**Brano fornito**
Nonostante ciò, già nel sonetto proemiale, il poeta sembrerebbe ricordare la propria esperienza nel segno della completezza, tanto che il primo componimento sembrerebbe avere quasi una funzione conclusiva, come se fosse lo sguardo indietro, da lontano, al proprio passato oppure il rievocativo, evanescente flash back di un «giovenile errore»:
Voi ch’ascoltate in rime sparse il suono
di quei sospiri ond’io nudriva ’l core
in sul mio primo giovenile errore
quand’era in parte altr’uom da quel ch’i’ sono,
del vario stile in ch’io piango et ragiono
fra le vane speranze e ’l van dolore,
ove sia chi per prova intenda amore,
spero trovar pietà, nonché perdono.
Ma ben veggio or sì come al popol tutto
favola fui gran tempo, onde sovente
di me medesmo meco mi vergogno;
et del mio vaneggiar vergogna è ’l frutto,
e ’l pentersi, e ’l conoscer chiaramente
che quanto piace al mondo è breve sogno.

**Obiettivo A**
Ripeti parola per parola il brano sul sonetto proemiale da "Ma ben veggio" a "è breve sogno.".
**Obiettivo B**
Scrivi il seguito del brano sul sonetto proemiale, partendo da dove finisce.

**Dati salvati**
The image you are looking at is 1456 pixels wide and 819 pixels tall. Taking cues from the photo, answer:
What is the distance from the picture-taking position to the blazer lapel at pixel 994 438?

**Risposta A**
Ma ben veggio or sì come al popol tutto
favola fui gran tempo, onde sovente
di me medesmo meco mi vergogno;
et del mio vaneggiar vergogna è ’l frutto,
e ’l pentersi, e ’l conoscer chiaramente
che quanto piace al mondo è breve sogno.

**Risposta B**
Ma il Canzoniere, se è vero che è attraversato da una ossessiva ricerca della pace, se è vero che si conclude nel segno del pentimento e della canzone alla Vergine, non per questo è privo tensioni, contrasti e momenti di irresolutezza, che, a ben vedere, lasciano tracce anche negli ultimi testi della raccolta. Infatti, quasi all’epilogo del Canzoniere, l’instabilità del conflitto interiore dell’autore trova ancora espressione in una canzone intitolata Quell’antiquo mio dolce empio signore, nella quale viene inscenato – secondo una modalità tipicamente medievale – un contrasto fra il poeta e Amore.
Si tratta di un vero e proprio processo che Francesco, di fronte al tribunale della Ragione, rivolge ad Amore personificato, il quale, rispondendo singolarmente ad ogni accusa, alla fine afferma di aver dato al poeta ali «da volar sopra al cielo», mentre quest’ultimo, con ingratitudine, sembra aver posto in oblio la donna che gli era stata data «per colonna/ de la sua frale vita». Ma questo punto Francesco, che si mostra ancora disperato per la morte di Laura, alza il suo grido di protesta:
[…] A questo un strido
lagrimoso alzo et grido:
Ben me la die’, ma tosto la ritolse
(vv.147-149).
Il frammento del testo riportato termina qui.